School Shooting Simulation Studies Should Not Inform Policymakers’ Safety Responses

Healthy SchoolsFeb 25 2021

In response to school shooting events, some policymakers and school-hardening advocates have called for increasing the presence of law enforcement—known as school resource officers (SROs)—in schools, despite little evidence that SROs are effective at preventing or mitigating acts of school violence. Further, there is growing evidence that the presence of SROs may contribute to disparate and negative outcomes for students of color and students with disabilities. A recent study by the Department of Homeland Security’s (DHS) Cybersecurity and Infrastructure Security Agency (CISA) used a virtual reality simulation to attempt to demonstrate that SROs improve safety during a school shooting incident. However, we believe that the study’s design has critical flaws in both its generalizability and its applicability to policy recommendations. As a result, policymakers should use caution when relying on this study to inform policy about school safety.

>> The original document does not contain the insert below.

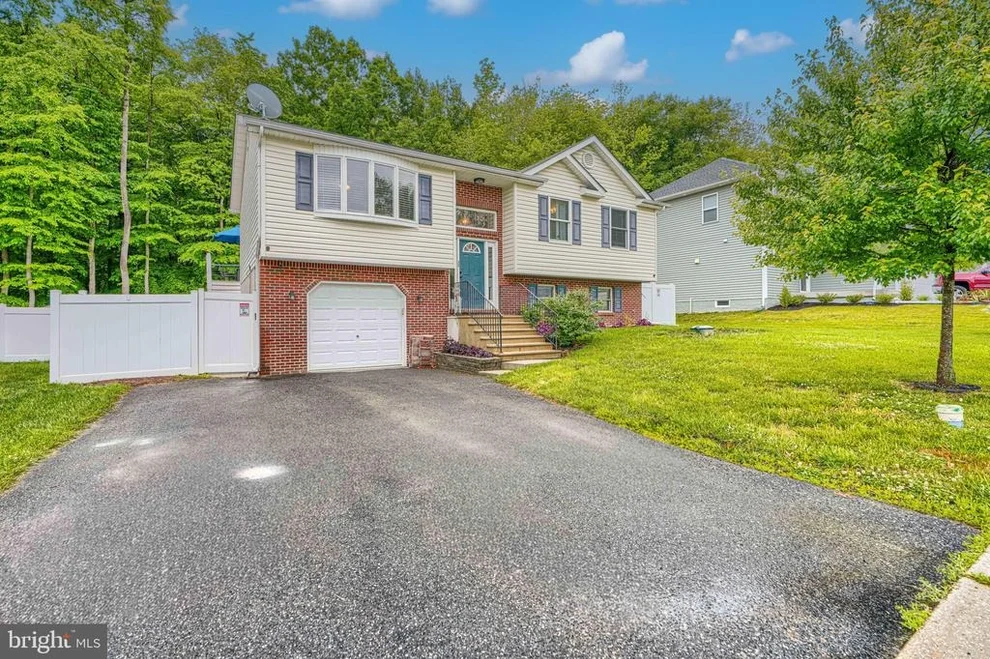 Unit for sale at 72 CATALPA DRIVE, NORTH EAST, MD 21901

The design of the CISA study builds on a body of literature that uses virtual reality for behavioral research: Virtual reality studies allow researchers to create lifelike and controlled environments, study situations that would be too dangerous to study in real life, and repeat experiments many times at lower cost. This technique has been used to research topics as diverse as pedestrian safety, earthquake hazards, fire evacuation, and school shootings. The CISA-funded study on SROs uses virtual reality experiments to test the effects of different security conditions on simulated shooting outcomes: In this case, study participants (teachers, SROs, and university students playing the role of K-12 students) used virtual reality equipment to simulate actions during a school shooting. The virtual reality simulation was designed to mimic the conditions of a K-12 school, with one university student playing the role of school shooter. The simulation (similar to a virtual reality video game) was then run six times per day during the nine days of the study, while the conditions (SRO presence, door locking policy, and notification policy) were varied to test their effects on the outcome. (In the CISA study, outcomes were measured as the number of participants whose characters died in the simulation—assessed by event logging and post-simulation surveys—and the percentage of the simulated shooters’ ammunition that was discharged.)

However, this study is not generalizable because it draws conclusions about what would happen in real school shooter situations in K-12 schools based on how adults and college students act in a video game-like simulation, rather than how children, shooters, and SROs would act in a real, life-threatening situation. Neither the context nor the participants are representative of an actual school shooting. We cannot assume that college students in the safety of a lab will behave in the same manner as younger, terrified K-12 students, nor can we assume that the SROs will take the same actions as their simulation stand-ins. Indeed, in some of history’s most deadly school shootings—including those at Columbine High School, Virginia Tech, and Marjorie Stoneman Douglas High School—SROs either did not directly confront the perpetrators or were ineffective at doing so. It is therefore misleading to use this simulation to draw sweeping conclusions about SROs’ role in preventing school shootings. Moreover, other simulation studies about school shootings with the same design would be similarly flawed, and it would be dangerous for policymakers to draw policy recommendations from their findings.

Furthermore, this kind of simulation focuses on the potential role of SROs in the specific scenario of an active shooter incident, but the methodology cannot assess other potential impacts of having SROs on campus. A recent study by Gottfredson and colleagues found that the presence of an SRO significantly increased rates of exclusionary discipline relative to a matched set of schools that did not increase the presence of SROs. Black students and students with disabilities are disproportionately subject to exclusionary discipline, including arrest, and the presence of an SRO on campus may exacerbate these disparities. Additionally, the presence of law enforcement and other forms of school hardening (e.g., cameras, metal detectors) on campus may actually decrease students’ sense of safety and increase their fear. A simulation in which participants have no long-term relationships with each other cannot hope to capture these broader outcomes.

In assessing the validity of the CISA study’s conclusions, and of findings from similar simulation studies, we recommend that policymakers consider the following:

  1. How does the simulation differ from the real-life conditions it intends to simulate?
  2. Is the research question directly addressed by the study a sufficient basis for policy?

We hope that, by enumerating the challenges with school shooting simulations, we can prevent their misuse in informing future policies. While school shooter simulations may help policymakers understand how to prevent school shootings, they are not sufficient to answer whether school resource officers improve school safety.